Activity
Return each line of the material below exactly. Begin at the first and end on the line with "common name: thomson's gazelle".

Exercise input

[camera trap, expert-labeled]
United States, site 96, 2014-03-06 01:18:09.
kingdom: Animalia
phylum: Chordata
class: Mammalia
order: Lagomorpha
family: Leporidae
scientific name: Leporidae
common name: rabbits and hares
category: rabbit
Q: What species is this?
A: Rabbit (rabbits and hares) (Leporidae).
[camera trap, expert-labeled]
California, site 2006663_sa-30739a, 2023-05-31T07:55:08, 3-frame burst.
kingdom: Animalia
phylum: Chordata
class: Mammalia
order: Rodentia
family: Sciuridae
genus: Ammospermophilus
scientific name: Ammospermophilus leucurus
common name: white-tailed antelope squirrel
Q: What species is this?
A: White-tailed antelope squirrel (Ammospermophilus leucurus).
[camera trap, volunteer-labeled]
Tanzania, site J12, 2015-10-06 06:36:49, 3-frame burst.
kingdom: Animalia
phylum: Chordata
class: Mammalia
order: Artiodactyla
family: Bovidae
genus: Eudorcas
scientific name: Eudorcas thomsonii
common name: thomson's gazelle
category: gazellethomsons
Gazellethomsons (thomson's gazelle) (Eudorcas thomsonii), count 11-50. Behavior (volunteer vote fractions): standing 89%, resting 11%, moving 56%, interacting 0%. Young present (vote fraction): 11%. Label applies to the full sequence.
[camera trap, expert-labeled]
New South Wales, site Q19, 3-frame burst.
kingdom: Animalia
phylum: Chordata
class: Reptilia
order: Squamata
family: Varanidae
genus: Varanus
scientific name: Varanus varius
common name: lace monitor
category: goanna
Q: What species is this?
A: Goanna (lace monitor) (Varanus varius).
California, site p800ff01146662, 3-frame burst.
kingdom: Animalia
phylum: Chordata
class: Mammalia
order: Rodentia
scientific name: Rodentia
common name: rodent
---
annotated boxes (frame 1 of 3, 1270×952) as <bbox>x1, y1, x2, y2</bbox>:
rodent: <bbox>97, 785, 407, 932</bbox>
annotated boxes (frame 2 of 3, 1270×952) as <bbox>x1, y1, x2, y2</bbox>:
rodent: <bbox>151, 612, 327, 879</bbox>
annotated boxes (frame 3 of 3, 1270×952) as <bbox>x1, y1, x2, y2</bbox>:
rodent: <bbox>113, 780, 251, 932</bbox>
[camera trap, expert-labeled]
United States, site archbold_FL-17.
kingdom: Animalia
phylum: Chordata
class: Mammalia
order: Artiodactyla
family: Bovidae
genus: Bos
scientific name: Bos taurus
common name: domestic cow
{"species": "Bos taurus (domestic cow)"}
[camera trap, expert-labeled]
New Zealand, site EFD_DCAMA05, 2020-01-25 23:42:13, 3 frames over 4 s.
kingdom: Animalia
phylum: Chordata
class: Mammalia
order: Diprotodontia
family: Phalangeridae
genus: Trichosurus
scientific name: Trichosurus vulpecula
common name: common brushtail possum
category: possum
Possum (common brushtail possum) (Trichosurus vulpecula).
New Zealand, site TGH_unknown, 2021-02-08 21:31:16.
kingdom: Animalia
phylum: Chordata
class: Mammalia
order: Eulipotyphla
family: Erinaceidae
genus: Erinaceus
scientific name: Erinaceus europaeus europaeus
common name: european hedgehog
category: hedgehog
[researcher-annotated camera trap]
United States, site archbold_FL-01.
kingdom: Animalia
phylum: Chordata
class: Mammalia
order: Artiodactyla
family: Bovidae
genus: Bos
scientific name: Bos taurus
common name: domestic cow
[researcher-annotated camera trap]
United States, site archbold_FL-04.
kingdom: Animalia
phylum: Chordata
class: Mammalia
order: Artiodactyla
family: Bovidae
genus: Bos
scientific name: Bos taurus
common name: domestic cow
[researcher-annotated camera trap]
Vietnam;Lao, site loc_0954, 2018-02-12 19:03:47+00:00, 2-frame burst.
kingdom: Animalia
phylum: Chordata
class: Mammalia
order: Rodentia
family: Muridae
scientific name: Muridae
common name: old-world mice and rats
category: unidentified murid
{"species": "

Response to the task
[camera trap, expert-labeled]
United States, site 96, 2014-03-06 01:18:09.
kingdom: Animalia
phylum: Chordata
class: Mammalia
order: Lagomorpha
family: Leporidae
scientific name: Leporidae
common name: rabbits and hares
category: rabbit
Q: What species is this?
A: Rabbit (rabbits and hares) (Leporidae).
[camera trap, expert-labeled]
California, site 2006663_sa-30739a, 2023-05-31T07:55:08, 3-frame burst.
kingdom: Animalia
phylum: Chordata
class: Mammalia
order: Rodentia
family: Sciuridae
genus: Ammospermophilus
scientific name: Ammospermophilus leucurus
common name: white-tailed antelope squirrel
Q: What species is this?
A: White-tailed antelope squirrel (Ammospermophilus leucurus).
[camera trap, volunteer-labeled]
Tanzania, site J12, 2015-10-06 06:36:49, 3-frame burst.
kingdom: Animalia
phylum: Chordata
class: Mammalia
order: Artiodactyla
family: Bovidae
genus: Eudorcas
scientific name: Eudorcas thomsonii
common name: thomson's gazelle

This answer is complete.